They ate and drank; then Philip joined them.
"I'm glad to see you," he said. "And I wish you a very happy New Year, Val, and a good few more yet."
"Thank you, thank you," answered the veteran. "I hope so too, I'm sure, for the balance of comfort in going on living be still my side, and will be while I've got such a rally of friendly neighbours wishing me to live. This be pretty drinking, sure enough. What do'e call it, Mrs. Weekes, if I ban't making a hole in my manners to ax?"
"'Tis broth made from the rames[[1]] of the Christmas goose," said Mrs. Weekes. "For richness there's nought like goose-bone soup—dripping with fatness, you might say. The very smell of it is a meal."
[[1]] Rames—skeleton.
Presently Philip pressed Mr. Huggins to take a slice of cold plum-pudding, but the guest reluctantly refused.
"Daren't do it, though with all the will in the world, my dears," he declared. "Hot plum-pudding be death, but cold's damnation—using the word in its Bible sense. When you'm up home fourscore, such things must be passed by. Not but what I've had my share, and ate it without fear till seventy; but there's nowhere age tells crueller than in the power of the frame to manage victuals. Well I mind the feast when my granddarter, Hester—now Mrs. Gill—was married.

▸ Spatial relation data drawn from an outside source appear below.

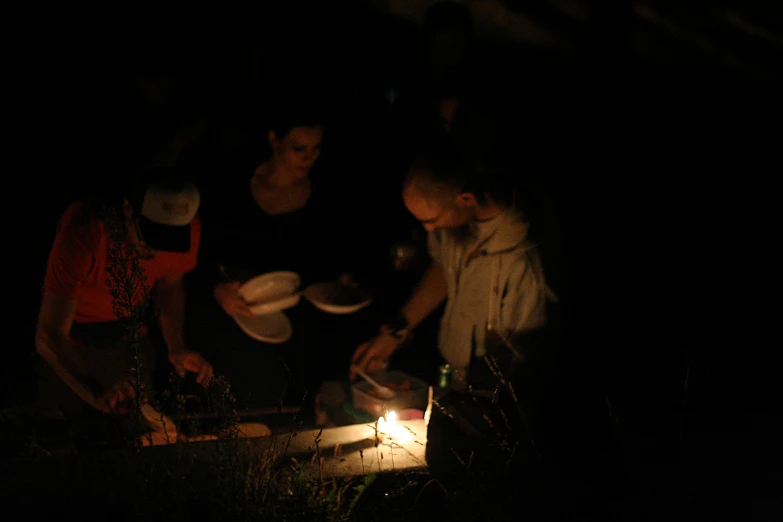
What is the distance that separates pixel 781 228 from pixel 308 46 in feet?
19.1

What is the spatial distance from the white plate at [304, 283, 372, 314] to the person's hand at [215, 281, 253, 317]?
452 millimetres

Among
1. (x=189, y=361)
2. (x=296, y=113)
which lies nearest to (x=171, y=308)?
(x=189, y=361)

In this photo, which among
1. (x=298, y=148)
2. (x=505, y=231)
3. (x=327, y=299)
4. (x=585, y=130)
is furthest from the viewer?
(x=585, y=130)

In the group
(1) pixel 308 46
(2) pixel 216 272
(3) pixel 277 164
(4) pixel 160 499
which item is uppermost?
(1) pixel 308 46

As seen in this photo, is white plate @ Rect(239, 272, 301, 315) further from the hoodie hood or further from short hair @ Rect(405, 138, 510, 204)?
the hoodie hood

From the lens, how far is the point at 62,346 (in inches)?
135

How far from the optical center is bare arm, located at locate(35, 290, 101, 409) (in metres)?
3.32

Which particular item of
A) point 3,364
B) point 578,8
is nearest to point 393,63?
point 578,8

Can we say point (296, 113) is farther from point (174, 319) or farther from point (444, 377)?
point (444, 377)

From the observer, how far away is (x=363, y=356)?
404cm

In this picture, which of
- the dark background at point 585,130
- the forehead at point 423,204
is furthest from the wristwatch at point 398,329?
the dark background at point 585,130

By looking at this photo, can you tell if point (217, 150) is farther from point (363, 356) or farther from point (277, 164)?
point (363, 356)

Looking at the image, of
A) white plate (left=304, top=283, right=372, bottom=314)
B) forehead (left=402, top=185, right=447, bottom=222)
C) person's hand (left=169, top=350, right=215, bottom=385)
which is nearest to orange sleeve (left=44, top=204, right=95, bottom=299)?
person's hand (left=169, top=350, right=215, bottom=385)

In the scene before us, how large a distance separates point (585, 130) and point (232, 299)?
3.66 m
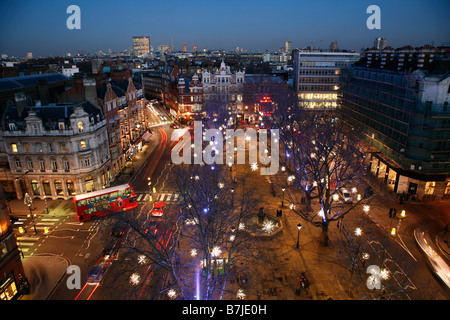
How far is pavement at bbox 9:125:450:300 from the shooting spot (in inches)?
1105

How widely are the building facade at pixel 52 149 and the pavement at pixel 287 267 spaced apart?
15617 millimetres

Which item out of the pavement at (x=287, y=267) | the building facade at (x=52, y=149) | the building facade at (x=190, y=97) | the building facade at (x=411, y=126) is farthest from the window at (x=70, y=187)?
the building facade at (x=190, y=97)

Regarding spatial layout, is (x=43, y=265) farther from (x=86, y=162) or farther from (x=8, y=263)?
(x=86, y=162)

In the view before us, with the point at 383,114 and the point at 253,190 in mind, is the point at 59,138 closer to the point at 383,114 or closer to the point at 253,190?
the point at 253,190

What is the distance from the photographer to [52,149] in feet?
152

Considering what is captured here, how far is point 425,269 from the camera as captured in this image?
30906 millimetres

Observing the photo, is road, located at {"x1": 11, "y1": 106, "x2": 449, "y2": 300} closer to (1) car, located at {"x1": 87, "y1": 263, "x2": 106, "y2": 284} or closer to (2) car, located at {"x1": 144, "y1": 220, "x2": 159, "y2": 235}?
(1) car, located at {"x1": 87, "y1": 263, "x2": 106, "y2": 284}

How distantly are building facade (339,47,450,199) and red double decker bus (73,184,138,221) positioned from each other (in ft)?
129

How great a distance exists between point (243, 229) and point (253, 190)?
1227cm

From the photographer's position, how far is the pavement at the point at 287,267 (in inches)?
1105

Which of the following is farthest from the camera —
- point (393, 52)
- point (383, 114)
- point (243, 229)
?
point (393, 52)

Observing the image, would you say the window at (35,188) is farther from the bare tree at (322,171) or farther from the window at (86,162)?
the bare tree at (322,171)
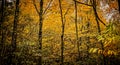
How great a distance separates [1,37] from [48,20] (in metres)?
6.17

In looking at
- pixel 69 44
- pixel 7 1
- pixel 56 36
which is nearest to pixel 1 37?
pixel 7 1

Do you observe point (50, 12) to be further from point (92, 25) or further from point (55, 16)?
point (92, 25)

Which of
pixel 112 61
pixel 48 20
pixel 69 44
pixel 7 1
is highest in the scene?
pixel 7 1

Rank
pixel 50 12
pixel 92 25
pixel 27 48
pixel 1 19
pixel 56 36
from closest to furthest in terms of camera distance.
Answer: pixel 1 19
pixel 27 48
pixel 50 12
pixel 56 36
pixel 92 25

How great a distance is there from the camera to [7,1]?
68.9ft

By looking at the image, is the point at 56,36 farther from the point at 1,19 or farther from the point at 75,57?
the point at 1,19

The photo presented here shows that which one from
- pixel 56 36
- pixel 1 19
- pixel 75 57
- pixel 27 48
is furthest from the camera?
pixel 56 36

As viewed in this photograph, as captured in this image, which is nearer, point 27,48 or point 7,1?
point 27,48

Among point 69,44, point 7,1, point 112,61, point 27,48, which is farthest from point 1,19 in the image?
point 112,61

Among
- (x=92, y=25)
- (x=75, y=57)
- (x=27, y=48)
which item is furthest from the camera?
(x=92, y=25)

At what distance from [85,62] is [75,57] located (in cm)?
154

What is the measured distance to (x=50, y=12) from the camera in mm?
20062

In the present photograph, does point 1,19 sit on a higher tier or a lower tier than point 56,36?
higher

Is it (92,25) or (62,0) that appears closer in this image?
(62,0)
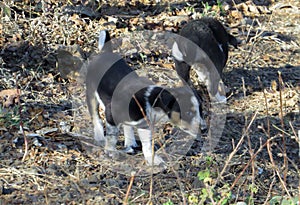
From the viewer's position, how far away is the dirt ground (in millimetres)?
5344

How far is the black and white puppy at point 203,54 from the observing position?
7035 millimetres

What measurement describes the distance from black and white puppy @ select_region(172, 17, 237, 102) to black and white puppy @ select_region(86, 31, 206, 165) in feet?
3.41

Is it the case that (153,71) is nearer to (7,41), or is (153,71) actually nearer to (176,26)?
(176,26)

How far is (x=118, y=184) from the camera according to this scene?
5.54 meters

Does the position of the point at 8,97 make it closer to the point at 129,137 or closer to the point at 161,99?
the point at 129,137

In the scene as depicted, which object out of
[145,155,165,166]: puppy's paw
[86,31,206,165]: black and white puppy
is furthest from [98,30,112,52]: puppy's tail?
[145,155,165,166]: puppy's paw

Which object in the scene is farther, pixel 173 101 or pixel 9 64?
pixel 9 64

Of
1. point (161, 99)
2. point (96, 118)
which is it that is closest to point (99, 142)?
point (96, 118)

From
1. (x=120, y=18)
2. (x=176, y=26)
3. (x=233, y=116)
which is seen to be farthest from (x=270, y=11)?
(x=233, y=116)

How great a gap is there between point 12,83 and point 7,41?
0.97 meters

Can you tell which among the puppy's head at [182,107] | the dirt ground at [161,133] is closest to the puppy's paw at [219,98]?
the dirt ground at [161,133]

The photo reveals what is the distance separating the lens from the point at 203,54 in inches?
278

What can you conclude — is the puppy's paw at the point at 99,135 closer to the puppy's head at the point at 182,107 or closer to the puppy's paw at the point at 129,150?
the puppy's paw at the point at 129,150

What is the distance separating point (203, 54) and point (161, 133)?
115 centimetres
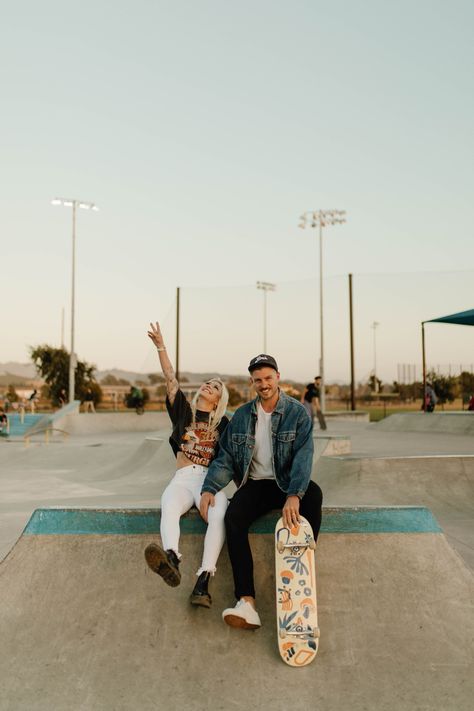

Gill was to work at a wine merchant's in them days, and his master give him a bottle of glittering wine."
"Champagne, no doubt," said Mrs. Weekes.
"So it was then; and nothing would do but I must top up my other beverages with a glass of it, when it came to be taken at the end of the feast. Next day I wasn't hungry till four in the afternoon! ''Tis age upon me,' I said to myself. 'Tis the sure hand of age. Time was when I could have tossed off a quart of that frothy rubbish an' thought no more of it than a cup of tea; now the organs is losing their grip of liquid food, an' any fancy drinking defies them.' 'Tis the same with solids. If I was to partake of that Christmas pudden, 'twould harbour, like a cannon-ball, under the small ribs on my left side and stick there, very likely, till the spring, unless doctor could dislodge it."
"'Tis a bad thing to have the inner tubes out of order—nobody knows that better'n what I do," confessed Mrs. Weekes. "My unfortunate spasms be all owing to some lifelong failure in the tubes."